Compulsion de répétition et intensification des rechutes

Il y a dans le cycle de l’addiction, un retour perpétuel, une réitération du cercle – craving, rechute, consommation, sevrage, abstinence, craving. Mais dans mon cas, cette répétition au fil des ans s’accompagne d’un phénomène d’intensification des symptômes. Ainsi, désormais abstinent, je porte mon regard sur cette séquence de rechute qui a duré environ six mois, dont un passage aux urgences, de nombreux rendez-vous d’urgence chez mon médecin traitant, quatre overdoses, une semaine d’horrible et mystérieuse intolérance à la buprénorphine (peut-être un sevrage brutal ?) bref, des moments de souffrances extrêmes qui n’étaient pas présents à un tel degré dans les rechutes du passé. A chaque répétition du cycle, les choses s’aggravent et c’est là un point d’inquiétude qui fera sans nul doute objet d’introspection et de travail thérapeutique au cours de mon imminente post-cure.
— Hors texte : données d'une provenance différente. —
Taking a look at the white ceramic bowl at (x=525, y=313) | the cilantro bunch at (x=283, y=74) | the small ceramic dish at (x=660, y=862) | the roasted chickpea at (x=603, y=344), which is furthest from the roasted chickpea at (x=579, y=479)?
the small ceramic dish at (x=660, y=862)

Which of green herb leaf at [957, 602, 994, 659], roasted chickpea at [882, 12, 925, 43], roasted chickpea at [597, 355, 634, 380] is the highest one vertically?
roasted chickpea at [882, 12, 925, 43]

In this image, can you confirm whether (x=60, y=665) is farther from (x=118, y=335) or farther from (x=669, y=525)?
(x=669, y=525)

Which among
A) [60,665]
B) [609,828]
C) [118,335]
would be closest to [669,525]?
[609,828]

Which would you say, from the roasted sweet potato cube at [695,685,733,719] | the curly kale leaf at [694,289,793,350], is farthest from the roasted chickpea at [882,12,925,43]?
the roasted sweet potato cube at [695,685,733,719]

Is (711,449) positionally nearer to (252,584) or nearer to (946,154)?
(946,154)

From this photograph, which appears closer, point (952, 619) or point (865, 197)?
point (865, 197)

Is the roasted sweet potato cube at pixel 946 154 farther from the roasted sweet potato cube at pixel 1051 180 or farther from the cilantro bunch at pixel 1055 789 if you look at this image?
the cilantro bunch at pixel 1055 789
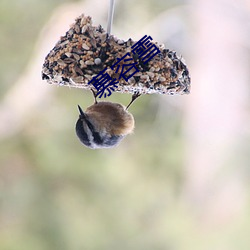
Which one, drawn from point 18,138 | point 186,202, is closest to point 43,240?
point 18,138

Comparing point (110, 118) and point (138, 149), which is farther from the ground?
point (138, 149)
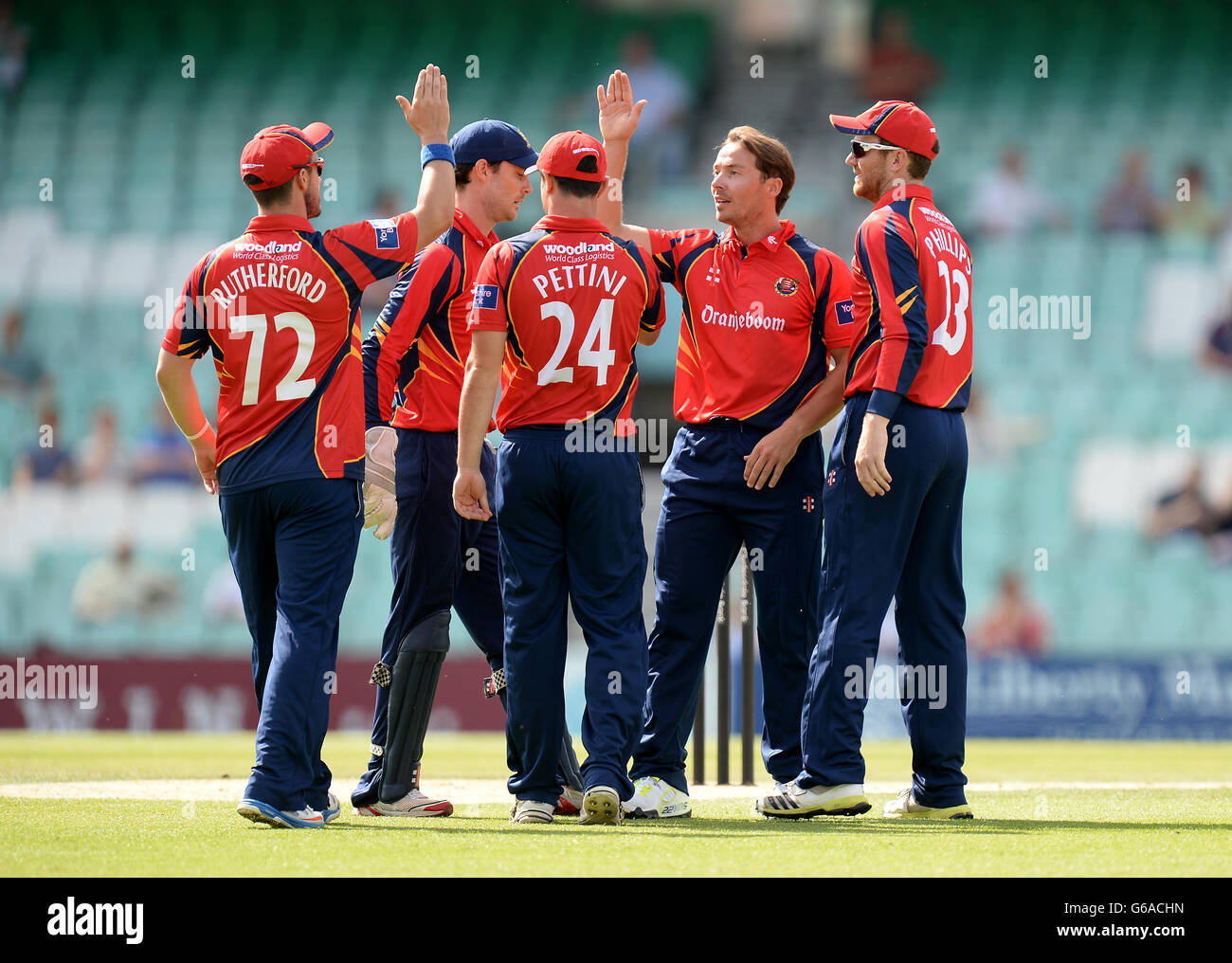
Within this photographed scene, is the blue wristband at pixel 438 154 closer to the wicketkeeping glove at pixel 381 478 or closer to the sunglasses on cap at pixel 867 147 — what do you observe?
the wicketkeeping glove at pixel 381 478

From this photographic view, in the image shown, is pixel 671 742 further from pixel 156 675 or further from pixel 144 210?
pixel 144 210

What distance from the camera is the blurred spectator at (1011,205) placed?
17.0 m

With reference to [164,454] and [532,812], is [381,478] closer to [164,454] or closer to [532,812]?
[532,812]

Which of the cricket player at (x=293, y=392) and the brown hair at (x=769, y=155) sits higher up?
the brown hair at (x=769, y=155)

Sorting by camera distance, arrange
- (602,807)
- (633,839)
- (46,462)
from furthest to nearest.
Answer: (46,462)
(602,807)
(633,839)

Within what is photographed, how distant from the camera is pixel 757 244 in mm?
6117

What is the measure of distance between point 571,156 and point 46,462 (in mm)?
11579

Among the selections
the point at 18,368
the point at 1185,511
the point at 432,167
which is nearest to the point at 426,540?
the point at 432,167

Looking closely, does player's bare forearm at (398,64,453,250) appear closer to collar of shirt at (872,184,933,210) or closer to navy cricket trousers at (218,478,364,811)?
navy cricket trousers at (218,478,364,811)

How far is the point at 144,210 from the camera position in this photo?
17.2m

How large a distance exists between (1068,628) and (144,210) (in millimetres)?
10331

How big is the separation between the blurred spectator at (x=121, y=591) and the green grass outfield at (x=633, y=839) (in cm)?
701

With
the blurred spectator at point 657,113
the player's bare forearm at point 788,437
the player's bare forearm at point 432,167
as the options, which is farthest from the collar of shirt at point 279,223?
the blurred spectator at point 657,113
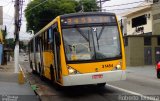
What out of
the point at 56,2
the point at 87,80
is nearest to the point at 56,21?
the point at 87,80

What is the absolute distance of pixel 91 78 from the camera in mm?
15430

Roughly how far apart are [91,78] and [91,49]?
44.1 inches

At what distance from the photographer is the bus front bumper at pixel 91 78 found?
1529 cm

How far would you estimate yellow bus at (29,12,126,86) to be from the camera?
50.7 ft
Du point de vue des psychanalystes, j’illustre ce qu’on appelle la compulsion de répétition. Dans le célèbre « Vocabulaire de la psychanalyse » de J. Laplanche et J.-B. Pontalis, la compulsion de répétition est définie ainsi : « Au niveau de la psychopathologie concrète, processus incoercible et d’origine inconsciente, par lequel le sujet se place activement dans des situations pénibles, répétant ainsi des expériences anciennes sans se souvenir du prototype et avec au contraire l’impression très vive qu’il s’agit de quelque chose qui est pleinement motivé dans l’actuel » (page 86). Cela s’applique très bien à l’ensemble de mes séquences addictives depuis plus d’une décennie. Il y a bien, au prémisse de la rechute, un oubli des instances précédentes et des souffrances qu’elles ont engendré. De même, l’inconscient joue ici un rôle moteur, quoique non élucidé aisément. A cela ajoutons que l’addiction modifiant de manière plus ou moins irréversible la structure cérébrale, il semble dangereux, voire fatal, qu’une future rechute se produise, d’où l’urgence et la mobilisation personnelle à vouloir développer tous les outils pour éviter d’avoir à réemprunter ce chemin miné, où gisent les cadavres de mes années sacrifiées aux substances psychoactives.

Comprendre, dire, sublimer, c’est et ce sera déjà guérir. Mais la prise de conscience doit élargir son pouvoir en moi, car l’exprimer, aussi éloquemment que je puisse le faire, ne suffit visiblement pas à stopper la compulsion de répétition. D’où mes attentes envers la cure qui se profile à l’horizon : je compte saisir ces quatre semaines en institution pour travailler intensément sur ma guérison et initier les dispositifs psychiques qui auront fonction de prévention des rechutes à l’avenir, avenir que je souhaite long, voyageur, et créatif.